Question

An exam has two parts. Raul has probability .9 of answering a question from part A correctly and .7 of answering a question from part B correctly. What is the probability that Raul's grade is greater than 75%?

Part A contains 25 questions and part B contains 36 questions. Assume that answering each question correctly are independent events.

Answer 1

I got roughly 76.3%

Explanation:

Let's first of all see that we have binomial probabilities with answering Part A and Part B of the exam.

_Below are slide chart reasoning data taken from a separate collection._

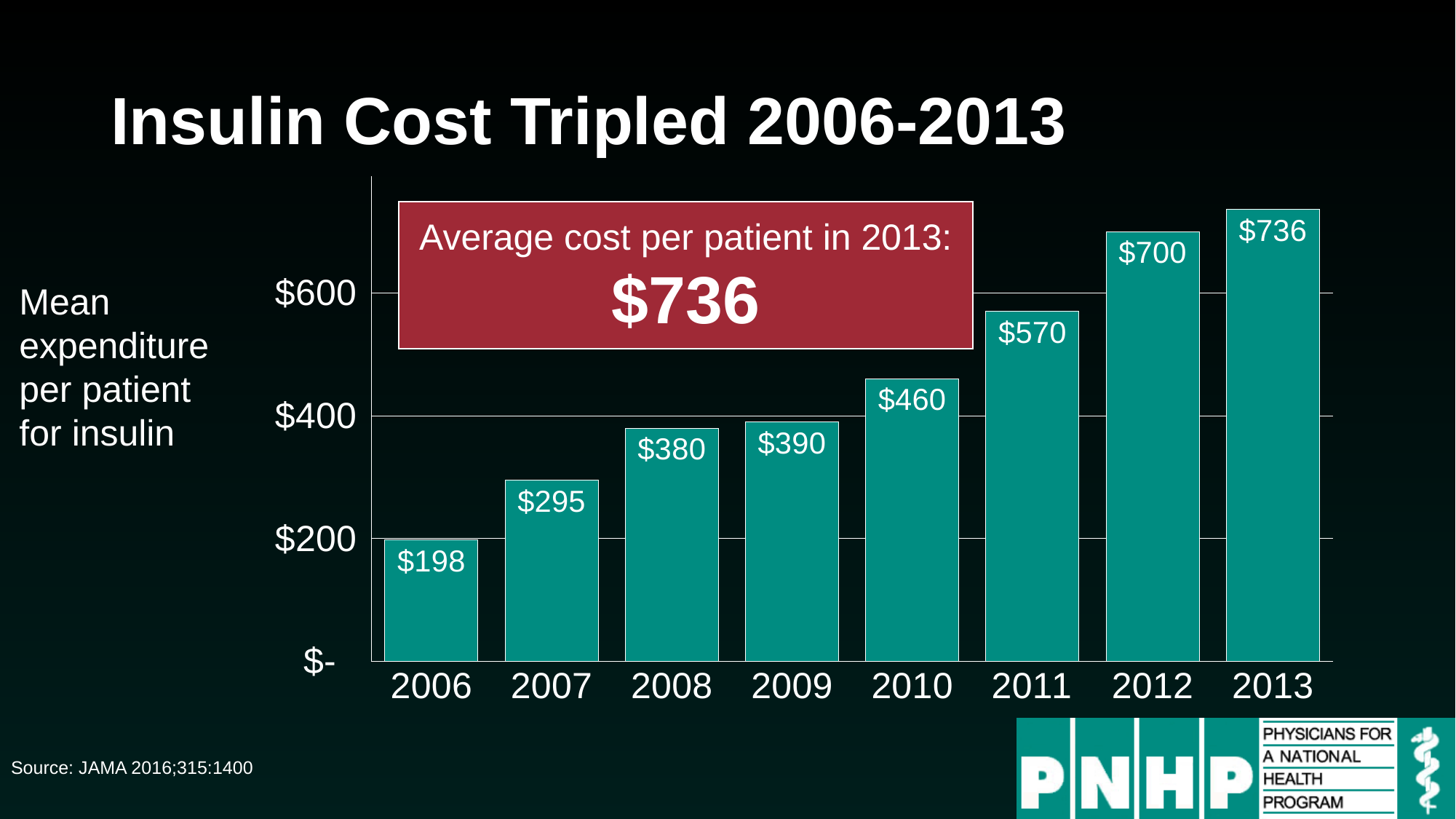
What is the difference between the mean expenditure per patient in 2011 and in 2010? $110 What kind of chart is shown on the slide? Bar chart Which year had a higher mean expenditure per patient for insulin, 2008 or 2011? 2011 Do the values rise or fall from 2006 to 2013? Rise What is the difference between the mean expenditure per patient in 2013 and in 2006? $538 What was the mean expenditure per patient for insulin in 2010? $460 How many years are shown on the x axis of the chart? 8 What was the mean expenditure per patient for insulin in 2006? $198 Is the value for 2009 greater or less than $400? less Which year has the lowest mean expenditure per patient for insulin? 2006 Which year has the highest mean expenditure per patient for insulin? 2013 What was the mean expenditure per patient for insulin in 2012? $700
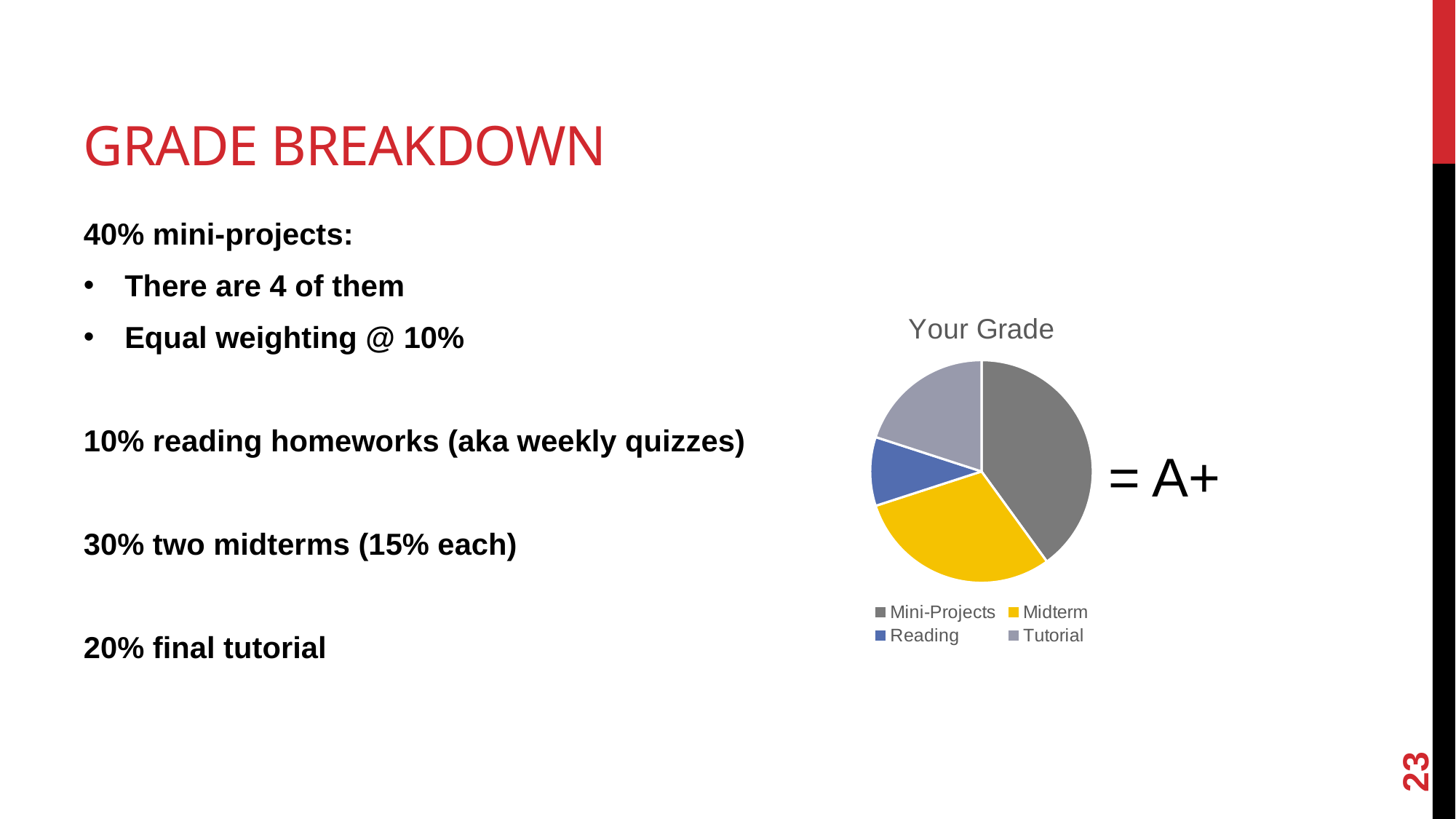
How many entries does the chart legend list? 4 Which slice is larger, Mini-Projects or Midterm? Mini-Projects Which category has the largest slice of the pie? Mini-Projects Which slice is larger, Tutorial or Reading? Tutorial What is the title of the chart? Your Grade Which category is shown in yellow in the pie chart? Midterm Which category has the smallest slice of the pie? Reading What kind of chart is shown on the slide? pie chart How many slices does the pie chart have? 4 Which slice is larger, Midterm or Tutorial? Midterm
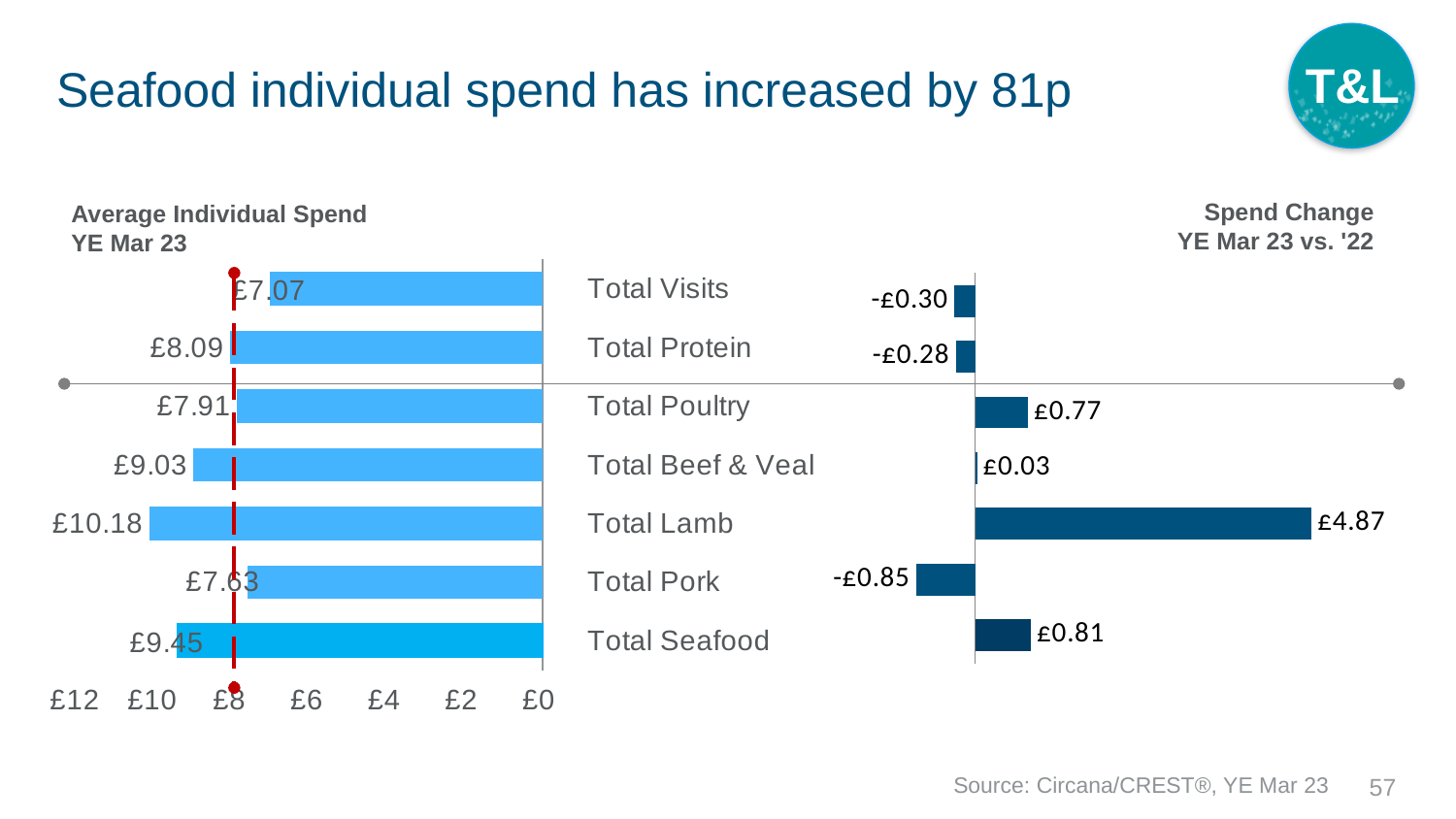
In the Average Individual Spend YE Mar 23 chart, what is the value for Total Lamb? £10.18 In the Average Individual Spend YE Mar 23 chart, what is the value for Total Seafood? £9.45 What kind of chart is the Average Individual Spend YE Mar 23 chart? Bar chart In the Average Individual Spend YE Mar 23 chart, which category has the lowest spend? Total Visits In the Average Individual Spend YE Mar 23 chart, which category has the highest spend? Total Lamb In the Average Individual Spend YE Mar 23 chart, how many categories are shown? 7 In the Spend Change YE Mar 23 vs. '22 chart, which is larger, the change for Total Poultry or Total Seafood? Total Seafood In the Average Individual Spend YE Mar 23 chart, what is the difference between Total Lamb and Total Pork? £2.55 In the Spend Change YE Mar 23 vs. '22 chart, what is the value for Total Beef & Veal? £0.03 In the Spend Change YE Mar 23 vs. '22 chart, which category has the lowest spend change? Total Pork In the Spend Change YE Mar 23 vs. '22 chart, which category has the largest spend change? Total Lamb In the Spend Change YE Mar 23 vs. '22 chart, what is the value for Total Pork? -£0.85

The general form of a binomial probability is:

`sum_(k=0)^(n)C_(n,k)(p)^k((~p)^(n-k))`

For Part A it's `sum_(k=0)^(25)C_(25,k)(.9)^k((.1)^(25-k))`

and for Part B: `sum_(k=0)^(36)C_(36,k)(.7)^k((.3)^(25-k))`

When we sum up the summations, we end up with 1 for both Part A and Part B - in essence, the entirety of the probability results.

What we're looking for are combinations of results where Raul ends up with greater than a 75% mark. Each question appears to be worth the same, and so he needs to get:

`0.75=x/(25+36)=>x=45.75 -> 46`

and so he needs to get 46 or more right to achieve the needed score. And so we will multiply results from Part A and Part B that will get us to 46 or more answers right.

This means that if Raul gets all of Part A right (25 questions), he can get at least 21 Part B questions right and be ok:

`(("Part A right","Part B at least right","multipications"),(25,21,16),(24,22,15),(vdots,vdots,vdots),(10,36,1))`

for a total of 136 multiplications. Which I'll do on a separate spreadsheet.

I got roughly 76.3%